**Text block**
Pandemic policy-making involves balancing reductions in coronavirus cases against other outcomes like mental health, education and the economy. People care about effects on different parts of society, even when adopting more equitable policies may mean saving fewer lives overall.

Policy decisions during a pandemic involve difficult trade-offs. Should younger people have to sacrifice their freedoms, and sometimes their livelihoods, to protect vulnerable elderly people from harm? Should schools close (as in the UK’s spring and winter lockdowns) or stay open (as in the autumn lockdown)? In the extreme, if NHS capacity limits are exceeded, medical professionals may face unprecedented choices about whom to make priorities for treatment and care. Decisions like these involve trade-offs between the wellbeing of different groups in society – and between different policy goals.

To inform these decisions, cost-benefit analysis requires estimates of the consequences of different potential policies. Metrics including the value of a statistical life (VSL), the value of a life year (VOLY) and the value of quality-adjusted life years (QALYs) put monetary values on health and safety consequences in different ways (as explained on the Economics Observatory by Coast and Sanghera, 2020).

**Directions**
A) In the pandemic policy text, did schools close or stay open during the UK's autumn lockdown?
B) In the pandemic policy text, how does the passage beginning at "To inform these" and stopping after "and Sanghera, 2020)." read once "monetary values" is swapped for "cash values"?

**Record excerpts**
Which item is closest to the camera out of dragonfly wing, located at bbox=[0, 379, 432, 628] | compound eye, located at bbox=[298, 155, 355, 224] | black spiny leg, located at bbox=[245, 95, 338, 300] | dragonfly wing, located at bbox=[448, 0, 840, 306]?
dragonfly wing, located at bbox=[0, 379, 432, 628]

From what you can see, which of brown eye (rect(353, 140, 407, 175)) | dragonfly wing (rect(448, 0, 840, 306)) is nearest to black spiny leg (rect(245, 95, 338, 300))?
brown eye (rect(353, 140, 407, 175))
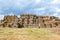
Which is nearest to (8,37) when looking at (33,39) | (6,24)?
(33,39)

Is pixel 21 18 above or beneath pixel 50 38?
above

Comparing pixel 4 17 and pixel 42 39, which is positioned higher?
pixel 4 17

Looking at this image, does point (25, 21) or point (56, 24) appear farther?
point (25, 21)

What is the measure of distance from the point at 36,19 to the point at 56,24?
8.55 meters

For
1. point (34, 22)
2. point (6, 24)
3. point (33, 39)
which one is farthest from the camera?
point (34, 22)

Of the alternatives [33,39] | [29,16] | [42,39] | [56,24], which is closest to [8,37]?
[33,39]

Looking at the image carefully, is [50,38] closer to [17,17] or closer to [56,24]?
[56,24]

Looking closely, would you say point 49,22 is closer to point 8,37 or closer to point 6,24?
point 6,24

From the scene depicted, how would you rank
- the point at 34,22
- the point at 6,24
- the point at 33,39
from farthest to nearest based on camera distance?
the point at 34,22, the point at 6,24, the point at 33,39

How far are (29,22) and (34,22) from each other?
1.87m

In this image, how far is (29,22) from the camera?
187 ft

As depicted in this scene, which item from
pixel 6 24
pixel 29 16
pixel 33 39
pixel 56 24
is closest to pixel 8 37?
pixel 33 39

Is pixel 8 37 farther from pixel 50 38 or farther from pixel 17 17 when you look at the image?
pixel 17 17

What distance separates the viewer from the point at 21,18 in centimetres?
5709
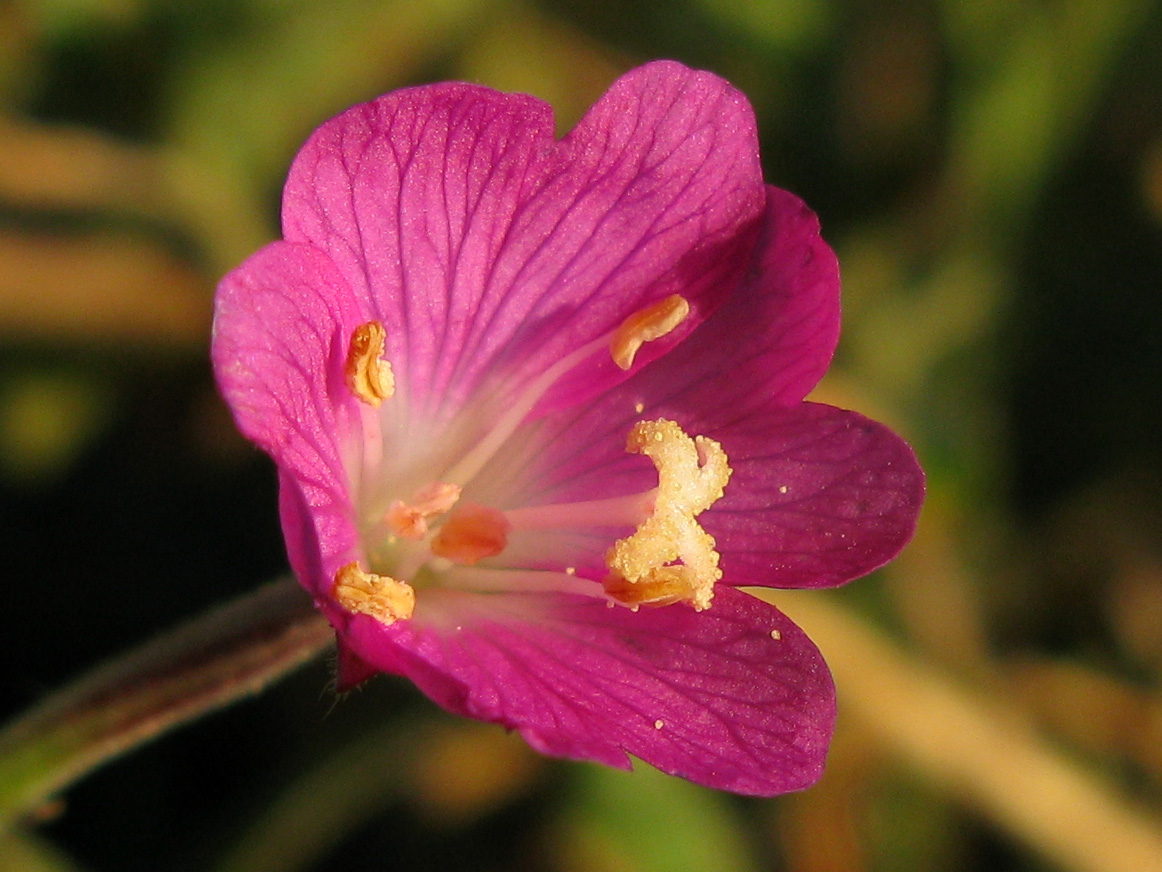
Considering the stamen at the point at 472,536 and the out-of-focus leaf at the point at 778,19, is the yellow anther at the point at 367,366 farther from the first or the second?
the out-of-focus leaf at the point at 778,19

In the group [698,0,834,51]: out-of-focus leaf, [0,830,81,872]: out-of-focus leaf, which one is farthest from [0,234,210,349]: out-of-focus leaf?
[698,0,834,51]: out-of-focus leaf

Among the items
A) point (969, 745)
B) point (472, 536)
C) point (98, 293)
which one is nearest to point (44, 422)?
point (98, 293)

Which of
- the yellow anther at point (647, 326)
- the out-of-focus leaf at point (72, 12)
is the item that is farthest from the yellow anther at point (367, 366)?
the out-of-focus leaf at point (72, 12)

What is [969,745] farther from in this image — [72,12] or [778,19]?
[72,12]

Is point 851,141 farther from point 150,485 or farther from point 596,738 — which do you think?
point 596,738

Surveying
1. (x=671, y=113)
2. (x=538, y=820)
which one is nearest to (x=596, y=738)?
(x=671, y=113)

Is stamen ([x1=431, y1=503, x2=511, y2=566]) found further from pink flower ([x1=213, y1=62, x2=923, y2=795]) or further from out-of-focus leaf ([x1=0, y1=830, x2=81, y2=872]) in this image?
out-of-focus leaf ([x1=0, y1=830, x2=81, y2=872])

**Answers to this exercise**
A) They stayed open.

B)
To inform these decisions, cost-benefit analysis requires estimates of the consequences of different potential policies. Metrics including the value of a statistical life (VSL), the value of a life year (VOLY) and the value of quality-adjusted life years (QALYs) put cash values on health and safety consequences in different ways (as explained on the Economics Observatory by Coast and Sanghera, 2020).